OBJECTIF | D'après le texte sur le capitalisme d'État ci-dessous, à quelle date la traduction depuis l'italien a-t-elle été achevée ?

EXTRAIT DU TEXTE |
○ ○ ○

LA DOCTRINE DU DIABLE AU CORPS (1951)
Introduction


Une édition électronique réalisée à partir du livre d'Amadeo Bordiga (1951), “LA DOCTRINE DU DIABLE AU CORPS”. Texte paru dans Battaglia Communista, no 21, 1951. Traduction de l’Italien achevée le 1er décembre 2006. Traduit de l'Italien au français dans la tradition française des traductions anonymes.

Introduction

Pour que les boussoles qui ont perdu le nord indiquent à nouveau le bon cap, il est indispensable de voir clair dans la question du capitalisme d’État. 

Nous avons essayé d’apporter de nombreuses contributions, tirées du bagage des notions traditionnelles de l’école marxiste, visant à démontrer que le capitalisme étatique n’est pas seulement l’aspect le plus récent du monde bourgeois, mais que ses formes, même les plus achevées, sont très anciennes et sont celles-là mêmes de la naissance du type capitaliste de production ; elles ont servi de facteurs primordiaux de l’accumulation primitive et ont précédé de beaucoup le cadre fictif et conventionnel, qui a bien plus sa place dans l’apologie que dans la réalité, de l’entreprise privée, de la libre initiative et autres belles choses. 

Comme on l’a déjà dit, il existe dans le camp des communistes de gauche antistaliniens de nombreux groupes qui ne partagent pas ce point de vue. Sur la base des textes originels, nous leur disons par exemple : 

« Partout où il existe, partout où existe la forme économique de marché, le capitalisme est une force sociale. C’est une force de classe. Et il a à sa disposition l’État politique. » 

Et nous ajoutons la formule qui exprime bien, pour nous, les tout récents aspects de l’économie mondiale : 

« Le capitalisme d’État n’est pas la soumission du capital à l’État, mais la soumission plus étroite de l’État au capital. »

○ ○ ○

DONNÉES SOURCES |
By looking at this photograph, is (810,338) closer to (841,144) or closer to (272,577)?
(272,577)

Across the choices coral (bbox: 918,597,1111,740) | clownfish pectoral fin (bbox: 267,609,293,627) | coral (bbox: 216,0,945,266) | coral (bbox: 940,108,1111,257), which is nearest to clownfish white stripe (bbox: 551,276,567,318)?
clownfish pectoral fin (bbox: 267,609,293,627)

○ ○ ○

RÉPONSE CI-DESSOUS | Le 1er décembre 2006.